Tax the rich?
Is the Buffett Rule the best way to reduce economic inequality in the United States? We asked a group of faculty experts to weigh in on tax fairness, income equality, and the economic, political, and philosophical implications such a tax code change might have.
Warren Buffett is a man known for his shrewd stock picks. Yet the biggest dollars he ever moves might not be on investment returns, but on tax returns.
The billionaire’s dismay expressed in a New York Times opinion column that he pays a lower percentage in taxes than many of his salaried employees has been picked up by Democrats and morphed into the so-called “Buffett Rule.” As a result, the rich may soon pay more in taxes.
President Barack Obama’s version of the Buffett Rule—a key election-year initiative and the centerpiece of his current re-election campaign focus on “fairness”—would require Americans making more than $1 million a year to pay a minimum effective tax rate of 30 percent on their income. Many millionaires and billionaires pay rates that are about half that under a current tax code that favors investment income over wage or earned income.
In April, a version of the Buffett Rule—the “Paying a Fair Share Act of 2012”—stalled in the Senate after Democrats were unable to get the 60 votes needed to break a filibuster (the vote was 51 to 45). Despite that, the White House doesn’t appear ready to give up on the proposal anytime soon. In an election year, the legislation has emerged as a partisan issue and has met solid Republican opposition.
------------------------------------------------------------------------
**WRITTEN TASKS**
1) Return the part of the Buffett Rule article starting with "Warren Buffett is" and going on through "more in taxes.".
2) Answer these questions on the Buffett Rule article:
(a) What minimum effective tax rate would President Obama's version require of Americans making more than $1 million a year?
(b) In which newspaper did Warren Buffett express his dismay about his tax rate?
(c) How many votes were needed to break the filibuster in the Senate?
The data is separate material with no link to the Buffett Rule article.

**STORED RECORDS**
------------------------------------------------------------------------
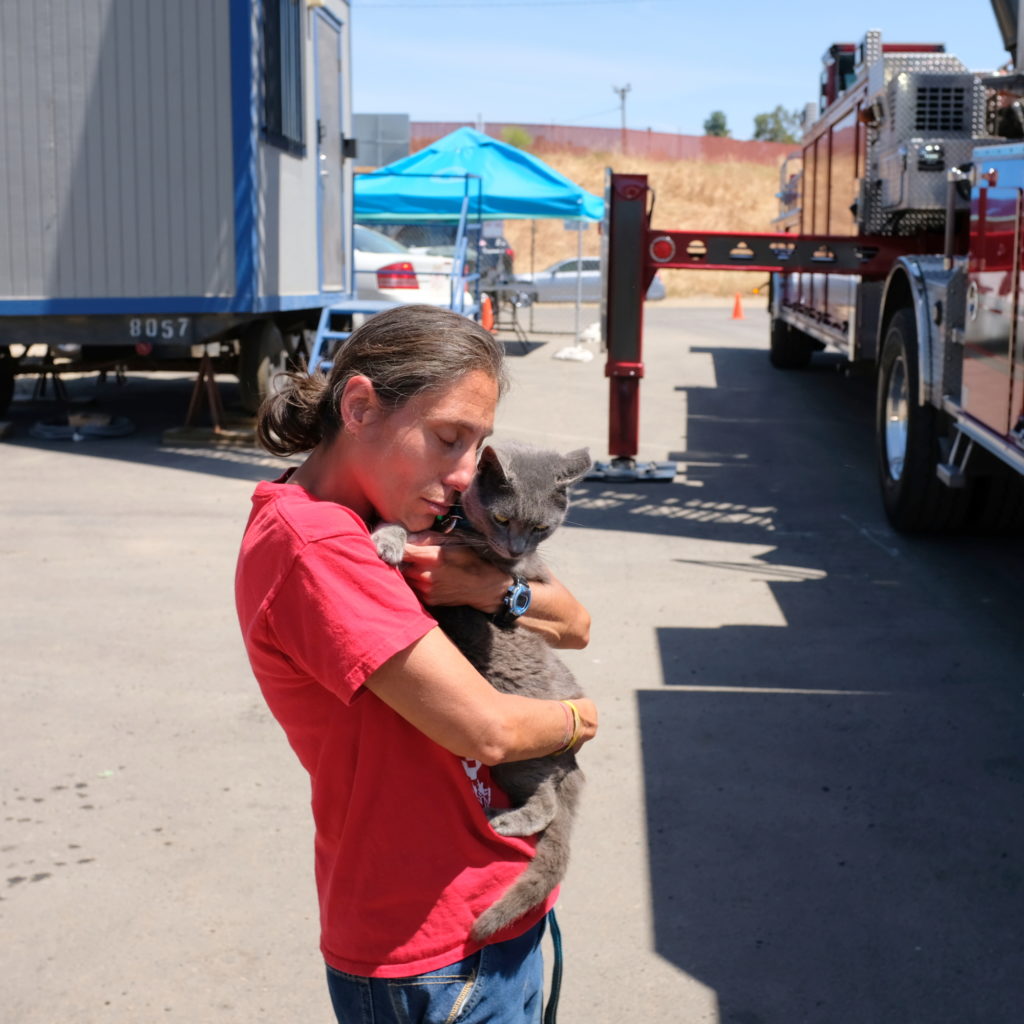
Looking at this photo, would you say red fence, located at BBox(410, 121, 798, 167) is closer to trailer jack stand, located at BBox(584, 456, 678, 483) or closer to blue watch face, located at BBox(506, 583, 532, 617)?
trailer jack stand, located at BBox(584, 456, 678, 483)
------------------------------------------------------------------------
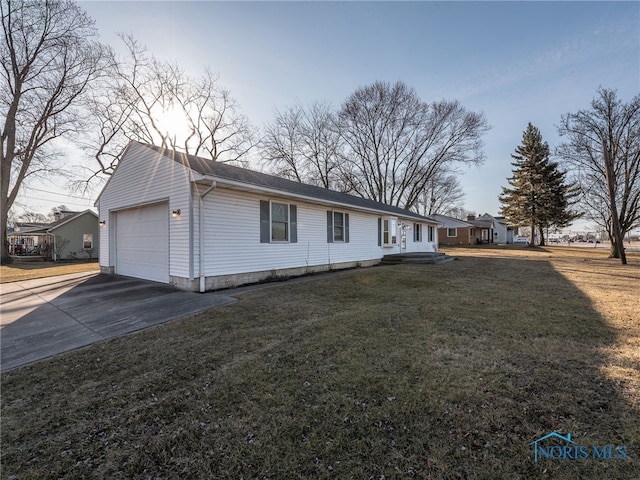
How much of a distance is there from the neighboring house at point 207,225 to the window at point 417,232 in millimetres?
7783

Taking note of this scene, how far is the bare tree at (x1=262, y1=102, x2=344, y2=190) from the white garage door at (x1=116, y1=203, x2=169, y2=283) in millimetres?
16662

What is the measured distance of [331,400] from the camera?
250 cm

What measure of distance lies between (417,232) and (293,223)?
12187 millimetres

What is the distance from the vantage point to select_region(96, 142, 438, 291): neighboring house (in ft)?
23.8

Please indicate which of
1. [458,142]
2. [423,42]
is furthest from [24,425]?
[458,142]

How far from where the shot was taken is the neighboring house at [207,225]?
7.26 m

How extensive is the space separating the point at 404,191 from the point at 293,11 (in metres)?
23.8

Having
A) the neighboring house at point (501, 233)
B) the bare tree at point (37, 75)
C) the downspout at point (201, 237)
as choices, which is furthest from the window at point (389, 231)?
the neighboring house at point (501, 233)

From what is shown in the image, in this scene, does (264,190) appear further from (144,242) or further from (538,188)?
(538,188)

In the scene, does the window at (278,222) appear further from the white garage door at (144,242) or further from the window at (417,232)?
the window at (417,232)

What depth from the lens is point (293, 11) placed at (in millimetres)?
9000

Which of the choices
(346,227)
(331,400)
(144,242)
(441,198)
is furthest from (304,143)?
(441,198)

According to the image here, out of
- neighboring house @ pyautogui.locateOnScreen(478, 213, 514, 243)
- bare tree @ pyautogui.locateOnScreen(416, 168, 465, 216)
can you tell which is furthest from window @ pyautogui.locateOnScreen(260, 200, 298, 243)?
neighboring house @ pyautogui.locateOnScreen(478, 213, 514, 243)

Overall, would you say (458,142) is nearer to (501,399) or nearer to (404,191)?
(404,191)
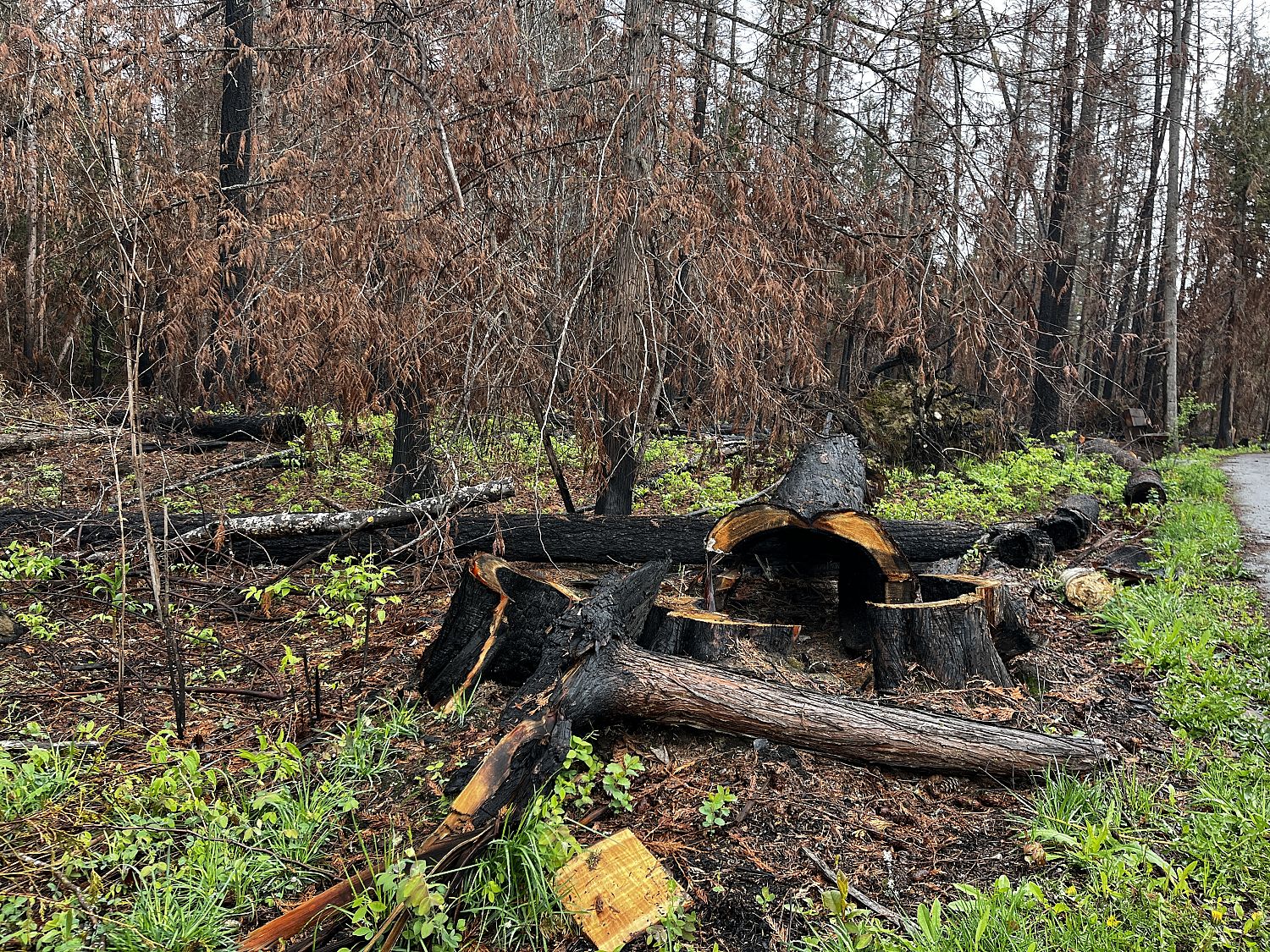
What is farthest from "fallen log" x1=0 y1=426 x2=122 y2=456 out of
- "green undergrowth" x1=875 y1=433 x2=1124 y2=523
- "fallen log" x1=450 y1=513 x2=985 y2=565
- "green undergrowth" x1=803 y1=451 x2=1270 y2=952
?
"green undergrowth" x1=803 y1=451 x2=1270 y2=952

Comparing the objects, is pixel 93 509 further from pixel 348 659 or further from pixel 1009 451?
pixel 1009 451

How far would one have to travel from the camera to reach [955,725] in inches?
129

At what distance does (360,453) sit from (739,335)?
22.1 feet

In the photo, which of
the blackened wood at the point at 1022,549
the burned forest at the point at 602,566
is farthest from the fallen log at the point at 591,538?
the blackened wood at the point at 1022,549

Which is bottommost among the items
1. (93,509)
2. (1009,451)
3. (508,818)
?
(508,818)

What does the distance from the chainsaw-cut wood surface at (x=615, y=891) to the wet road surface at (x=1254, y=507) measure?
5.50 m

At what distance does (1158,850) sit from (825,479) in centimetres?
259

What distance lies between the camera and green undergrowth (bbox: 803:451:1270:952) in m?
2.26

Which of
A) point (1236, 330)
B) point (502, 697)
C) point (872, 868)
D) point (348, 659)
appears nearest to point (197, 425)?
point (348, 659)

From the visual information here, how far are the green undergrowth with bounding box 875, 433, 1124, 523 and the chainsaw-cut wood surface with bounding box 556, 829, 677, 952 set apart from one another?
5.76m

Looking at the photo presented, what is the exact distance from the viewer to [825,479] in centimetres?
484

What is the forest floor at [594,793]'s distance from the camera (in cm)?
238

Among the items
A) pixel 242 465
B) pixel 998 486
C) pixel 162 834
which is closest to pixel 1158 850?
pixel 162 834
------------------------------------------------------------------------
**SOLVED TASKS**
1)
Warren Buffett is a man known for his shrewd stock picks. Yet the biggest dollars he ever moves might not be on investment returns, but on tax returns.
The billionaire’s dismay expressed in a New York Times opinion column that he pays a lower percentage in taxes than many of his salaried employees has been picked up by Democrats and morphed into the so-called “Buffett Rule.” As a result, the rich may soon pay more in taxes.

2)
(a) 30 percent
(b) The New York Times
(c) 60